**WHAT TO WORK ON:** Everything in the listing except the pictures should be written out exactly.

**SUPPLIED INFORMATION:**
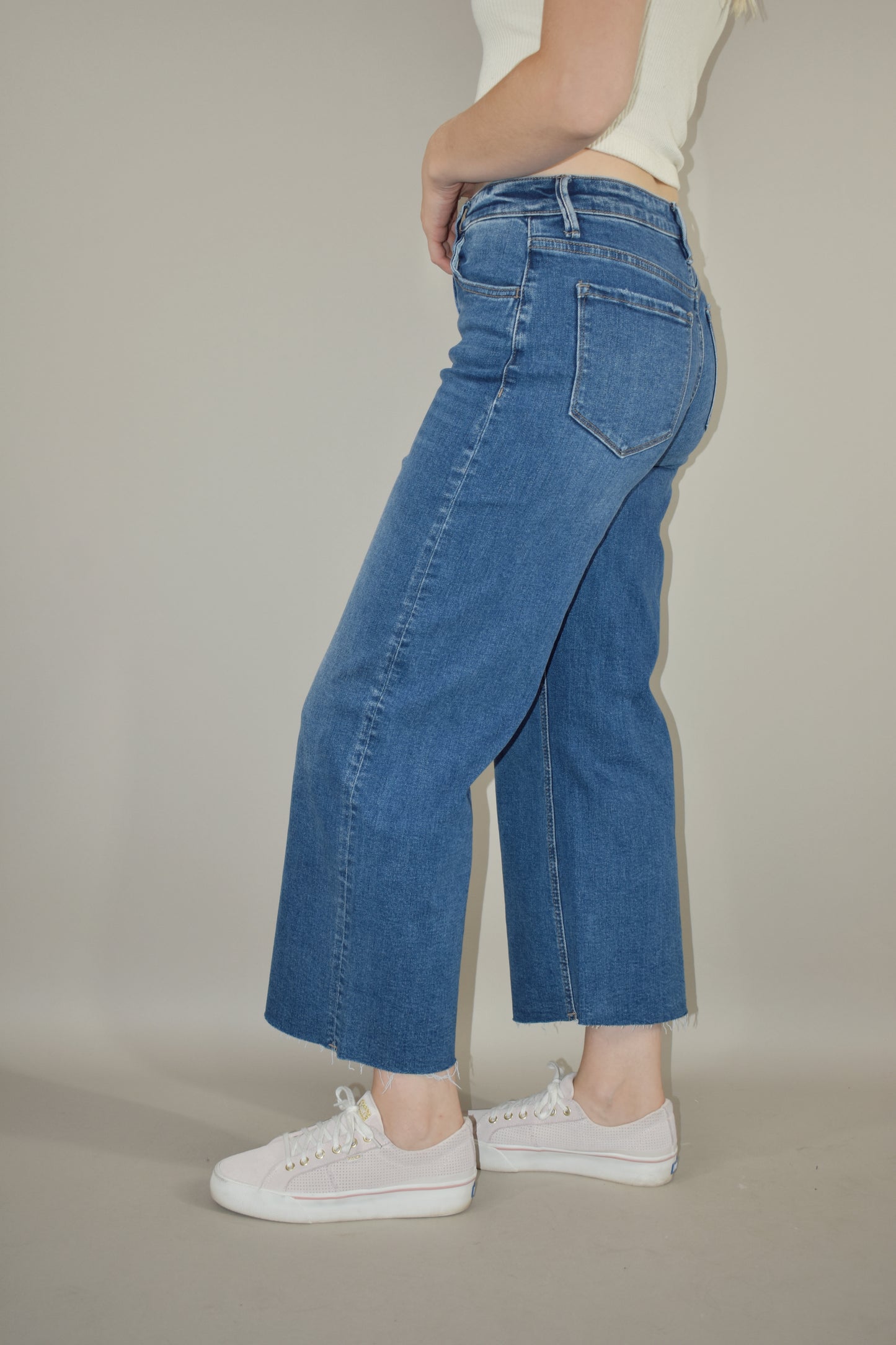 high rise wide leg cropped medium wash stretch denim jeans no holes raw hem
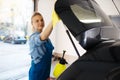 Female washer wipes wax spray, car wash service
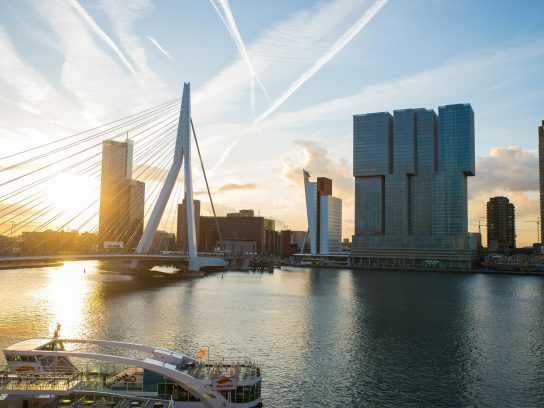 Een uitzicht op de Erasmusbrug in Rotterdam met op de voorgrond een boot.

**WRITTEN ANSWER:**
 high rise wide leg cropped medium wash stretch denim jeans no holes raw hem
 Female washer wipes wax spray, car wash service
 Een uitzicht op de Erasmusbrug in Rotterdam met op de voorgrond een boot.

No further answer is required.